::: Text block :::

Here, I.H. was just three years old when the court denied mother's section 388 petition. She had been with her caretakers for over 20 months in a nurturing environment and was "very bonded with caretakers and caretaker's children." Mother's petition offered no evidence of the nature of her own bond with I.H., merely pointing out she had unmonitored visitation with I.H. (Even if we were to consider mother's later testimony at the termination hearing about her relationship with I.H. - "[W]hen I see her, she runs up to me," and "[w]hen I tell her it is time to go, . . . she always complains about it" and "doesn't want to" - it would be to no avail. That testimony would not rebut the presumption that the stability of I.H.'s current placement, with caretakers (and prospective adoptive parents) with whom she has lived since the age of 16 months and to whom she is "very bonded," is in her best interests. (See Angel B., supra, 97 Cal.App.4th at p. 465 [the mother's petition, denied without a hearing, stated that she had bonded with the child, who was happy to see her and reached for her on their visits].)

:::

Short task:
According to the court excerpt, how old was I.H. when the court denied the mother's section 388 petition? You won't need the listing for this.

::: Material :::

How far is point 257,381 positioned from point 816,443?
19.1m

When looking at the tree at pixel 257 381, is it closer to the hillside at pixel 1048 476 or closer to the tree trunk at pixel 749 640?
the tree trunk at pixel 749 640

:::

Answer in full:
She was three years old.